« Ma cliente, monsieur le Président, est une personne délicate, habituée aux égards. Elle ne s’attendait certes pas — en contractant cette union pour laquelle son partenaire lui promettait monts et merveilles, luxe, calme et volupté, rires et chansons, la vie de château en quelque sorte —, elle ne s’attendait pas, dis-je, à ce qu’on la traitât de la sorte. »
« Jugez de la violence qu’on lui fit, en ce petit matin blême (que dis-je : lors d’une nuit encore noire, l’aube n’ayant pas encore infiltré ses doigts de rose sous les persiennes de sa chambre à coucher) où elle fut tirée du lit, rudoyée par un mari aux mœurs grossières (“Faut te magner, ma Carlita, lui a-t-il dit, j’ose à peine le préciser devant votre tribunal, en lui claquant le baigneur, les forts nous attendent derrière leurs étals, et ça fait un bail que le ventre de Paris a quitté Saint-Eustache ; Rungis, ce n’est pas le Pied de cochon, et même avec les motards et les pin-pon, on a bien pour une petite demi-heure de route, fais-toi belle ma poule, et fissa !”), contrainte de se vêtir comme pour la Cour d’Angleterre, de se maquiller comme pour Paris-Crash, tout ça pour aller faire la belle devant des cageots, la bise à des chevillards, des ronds de jambe devant les bouchers-charcutiers ; obligée de surcroît, ce fut l’apothéose, le pompon et la goutte d’eau qui met le feu aux poudres, obligée, monsieur le Président, de déguster du fromage qui pue en guise de petit-déjeuner en ayant l’air de se régaler, l’horreur ! Il fallait voir (vous l’avez peut-être vu à la télévision — car elle était là, bien sûr, la télévision, après que la garde eût dispersé les porteurs de pancartes hostiles, elle enregistrait ces scènes édifiantes du couple régnant allant au peuple laborieux comme la vache au taureau), il fallait voir l’air égaré de ma cliente, entre deux sourires forcés, cet air de dire : “Mais qu’est-ce que je fous là, moi ? J’étais pas bien avec mes philosophes, mes poètes, mes bobos ?”, qui rappelait d’autres images, pas si vieilles, d’une autre femme à l’air absent, aussi, avec ce même homme déjà… »
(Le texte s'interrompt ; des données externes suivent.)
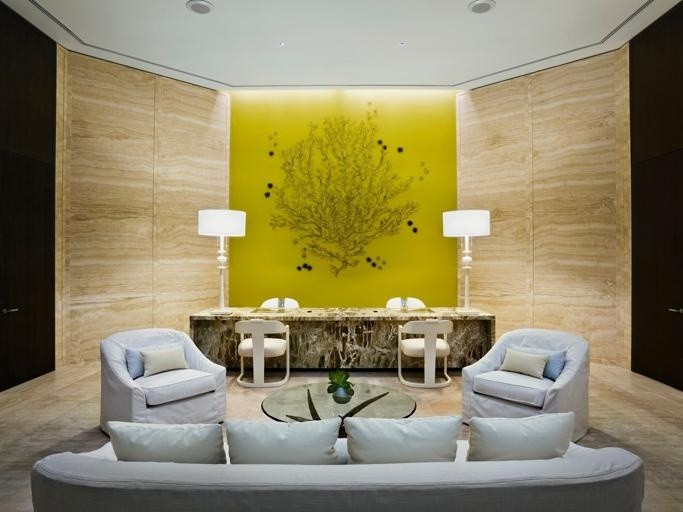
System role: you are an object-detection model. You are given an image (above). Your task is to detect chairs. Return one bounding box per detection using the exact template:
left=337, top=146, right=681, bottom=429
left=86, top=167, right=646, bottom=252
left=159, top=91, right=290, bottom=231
left=260, top=298, right=300, bottom=310
left=386, top=298, right=426, bottom=311
left=398, top=320, right=451, bottom=388
left=235, top=321, right=290, bottom=387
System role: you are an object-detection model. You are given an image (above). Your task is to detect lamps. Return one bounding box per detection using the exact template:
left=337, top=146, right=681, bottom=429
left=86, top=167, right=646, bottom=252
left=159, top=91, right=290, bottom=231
left=443, top=209, right=490, bottom=315
left=198, top=210, right=245, bottom=315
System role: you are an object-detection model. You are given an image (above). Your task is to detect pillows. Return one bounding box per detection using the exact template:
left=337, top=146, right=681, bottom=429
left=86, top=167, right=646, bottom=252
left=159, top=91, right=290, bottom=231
left=124, top=349, right=144, bottom=380
left=467, top=411, right=576, bottom=462
left=498, top=350, right=547, bottom=380
left=106, top=420, right=226, bottom=465
left=229, top=419, right=340, bottom=464
left=343, top=417, right=459, bottom=463
left=141, top=345, right=188, bottom=377
left=509, top=345, right=567, bottom=380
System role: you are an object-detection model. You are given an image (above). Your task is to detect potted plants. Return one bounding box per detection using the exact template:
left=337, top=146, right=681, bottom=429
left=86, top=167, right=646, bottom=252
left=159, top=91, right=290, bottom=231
left=327, top=372, right=354, bottom=403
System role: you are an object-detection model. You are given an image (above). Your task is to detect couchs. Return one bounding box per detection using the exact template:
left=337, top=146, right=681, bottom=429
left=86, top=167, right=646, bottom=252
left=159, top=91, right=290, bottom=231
left=461, top=329, right=590, bottom=442
left=31, top=441, right=643, bottom=512
left=101, top=329, right=227, bottom=435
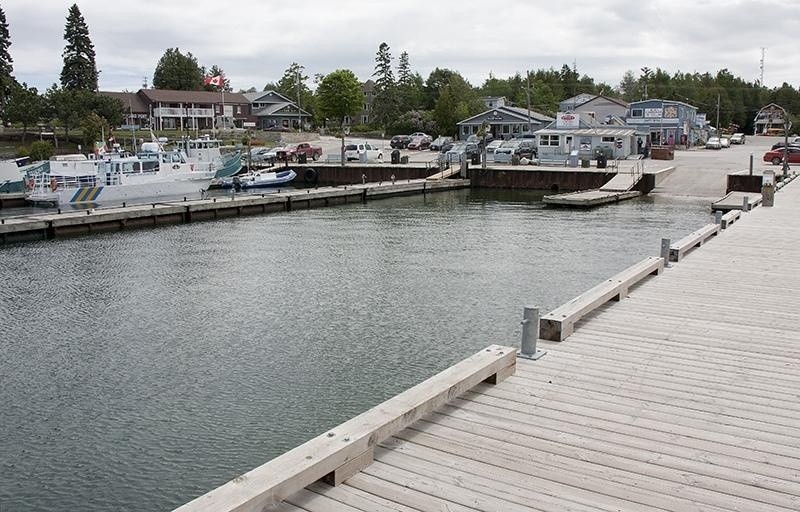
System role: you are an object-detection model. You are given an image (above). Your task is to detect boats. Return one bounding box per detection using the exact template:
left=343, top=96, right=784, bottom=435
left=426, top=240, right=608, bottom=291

« Ce pourquoi, monsieur le Président, nous plaidons ici l’erreur sur la marchandise, la tromperie caractérisée : le Prince charmant s’est révélé butor ; et demandons qu’il vous agrée de bien vouloir prononcer céans l’annulation d’un mariage qui n’a pas tenu ses promesses de félicité. »
MARIAGE ET VIRGINITÉ
Ce plaidoyer imaginaire pour en invoquer un autre, bien réel celui-là, qui a fait du bruit dans le landerneau judiciaire, échauffé les gazettes, alerté les consciences républicaines : mariage annulé pour cause de non-virginité de l’épouse, découverte sur le tard par un mari à cheval sur les principes, et le Coran.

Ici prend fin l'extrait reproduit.